Except for the pictures, reproduce the records word for word.
● ● ● ●
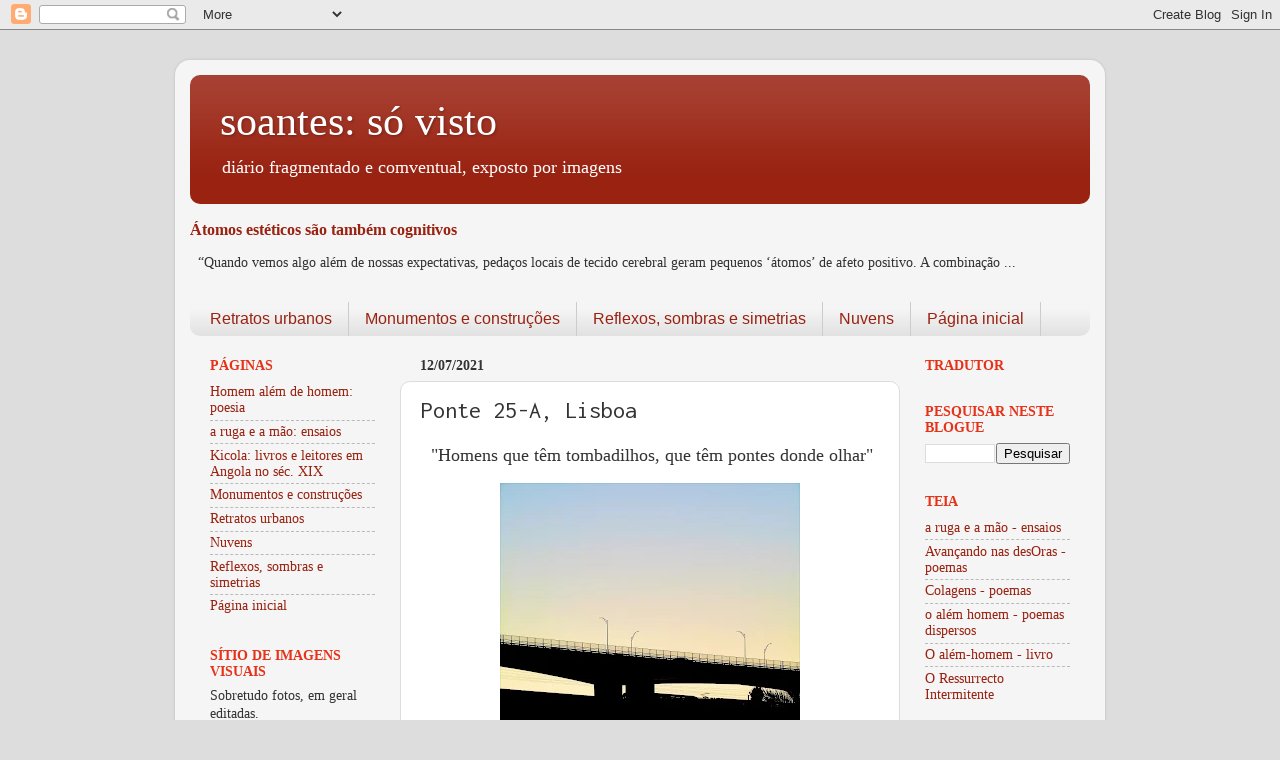

--- FILE ---
content_type: text/html; charset=UTF-8
request_url: https://sovisto.xn--svisto-bxa.com/b/stats?style=WHITE_TRANSPARENT&timeRange=ALL_TIME&token=APq4FmCHrLU9IiMiz9TGmnswlUqIWeK4-xHwUtdVLpOns5XpYsAzqByuOTPhECNXONgL7FqqsT17UlMHoHPDIKJmXbQv5gvxyg
body_size: 40
content:
{"total":899738,"sparklineOptions":{"backgroundColor":{"fillOpacity":0.1,"fill":"#ffffff"},"series":[{"areaOpacity":0.3,"color":"#fff"}]},"sparklineData":[[0,41],[1,99],[2,47],[3,53],[4,21],[5,15],[6,20],[7,17],[8,17],[9,14],[10,23],[11,15],[12,14],[13,31],[14,22],[15,31],[16,32],[17,52],[18,33],[19,59],[20,34],[21,30],[22,22],[23,59],[24,34],[25,48],[26,41],[27,29],[28,22],[29,18]],"nextTickMs":450000}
● ● ● ●
### [TASK RESPONSE]
--- FILE ---
content_type: text/html; charset=UTF-8
request_url: https://sovisto.xn--svisto-bxa.com/b/stats?style=WHITE_TRANSPARENT&timeRange=ALL_TIME&token=APq4FmCHrLU9IiMiz9TGmnswlUqIWeK4-xHwUtdVLpOns5XpYsAzqByuOTPhECNXONgL7FqqsT17UlMHoHPDIKJmXbQv5gvxyg
body_size: 40
content:
{"total":899738,"sparklineOptions":{"backgroundColor":{"fillOpacity":0.1,"fill":"#ffffff"},"series":[{"areaOpacity":0.3,"color":"#fff"}]},"sparklineData":[[0,41],[1,99],[2,47],[3,53],[4,21],[5,15],[6,20],[7,17],[8,17],[9,14],[10,23],[11,15],[12,14],[13,31],[14,22],[15,31],[16,32],[17,52],[18,33],[19,59],[20,34],[21,30],[22,22],[23,59],[24,34],[25,48],[26,41],[27,29],[28,22],[29,18]],"nextTickMs":450000}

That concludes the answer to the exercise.